WHAT YOU SHOULD DO: Carry on the step-by-step walkthrough of obtaining and manufacturing Martian Stew from its ingredient recipes, beginning right after its last line about obtaining Pig.

PROVIDED PASSAGE:
::::

Obtain Martian Stew. See if we have some already. No! Scan list. Ah, there’s a recipe for it.
Start manufacturing Martian Stew.
Obtain Thingy. See if we have some already. No! Scan list. Ah, there’s a recipe for it.
Start manufacturing Thingy.
Obtain Iron. See if we have some already. No! Scan list. No recipes for it. Yay! Get some, write down Iron at the end of the output list.
Obtain Apple. See if we have some already. No! Scan list. No recipes for it. Yay! Get some, write down Apple at the end of the output list.
Obtain Vanilla. See if we have some already. No! Scan list. No recipes for it. Yay! Get some, write down Vanilla at the end of the output list.
Manufacture Thingy. Yay! Write down Thingy at the end of the output list.
Now where were we… oh, Martian Stew.
Obtain Pig. See if we have some already. No! Scan list. Ah, there’s a recipe for it.

::::

RECORDED DATA:
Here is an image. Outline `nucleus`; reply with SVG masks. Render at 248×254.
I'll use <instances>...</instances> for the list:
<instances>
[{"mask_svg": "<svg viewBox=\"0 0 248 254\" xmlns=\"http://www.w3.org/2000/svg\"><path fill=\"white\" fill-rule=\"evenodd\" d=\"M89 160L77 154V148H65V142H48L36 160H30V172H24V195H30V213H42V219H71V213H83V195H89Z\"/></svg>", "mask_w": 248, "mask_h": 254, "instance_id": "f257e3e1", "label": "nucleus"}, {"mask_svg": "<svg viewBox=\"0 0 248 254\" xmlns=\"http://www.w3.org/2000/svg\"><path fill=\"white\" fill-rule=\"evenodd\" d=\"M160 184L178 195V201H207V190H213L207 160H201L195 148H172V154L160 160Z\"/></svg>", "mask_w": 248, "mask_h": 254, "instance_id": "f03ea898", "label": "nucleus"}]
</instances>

::::

EXERCISE RESPONSE:
Start manufacturing Pig.
Obtain Apple. See if we have some already. Yay, we’re good!
Obtain Worm. See if we have some already. No! Scan list. Ah, there’s a recipe for it.
Start manufacturing Worm.
Obtain Apple. See if we have some already. Yay, we’re good!
Manufacture Worm. Yay! Write down Worm at the end of the output list.
Now where were we… oh, Pig.
Manufacture Pig. Yay! Write down Pig at the end of the output list.
Now where were we… oh, Martian Stew.
Obtain Cheese Danish. See if we have some already. No! Scan list. Ah, there’s a recipe for it.
Start manufacturing Cheese Danish.
Obtain Flour. See if we have some already. No! Scan list. No recipes for it. Yay! Get some, write down Flour at the end of the output list.
Obtain Butter. See if we have some already. No! Scan list. Ah, there’s a recipe for it.
Start manufacturing Butter.
Obtain Milk. See if we have some already. No! Scan list. Ah, there’s a recipe for it.
Start manufacturing Milk.
Obtain Cow. See if we have some already. No! Scan list. Ah, there’s a recipe for it.
Start manufacturing Cow.
Obtain Grass. See if we have some already. No! Scan list. No recipes for it. Yay! Get some, write down Grass at the end of the output list.
Manufacture Cow. Yay! Write down Cow at the end of the output list.
Now where were we… oh, Milk.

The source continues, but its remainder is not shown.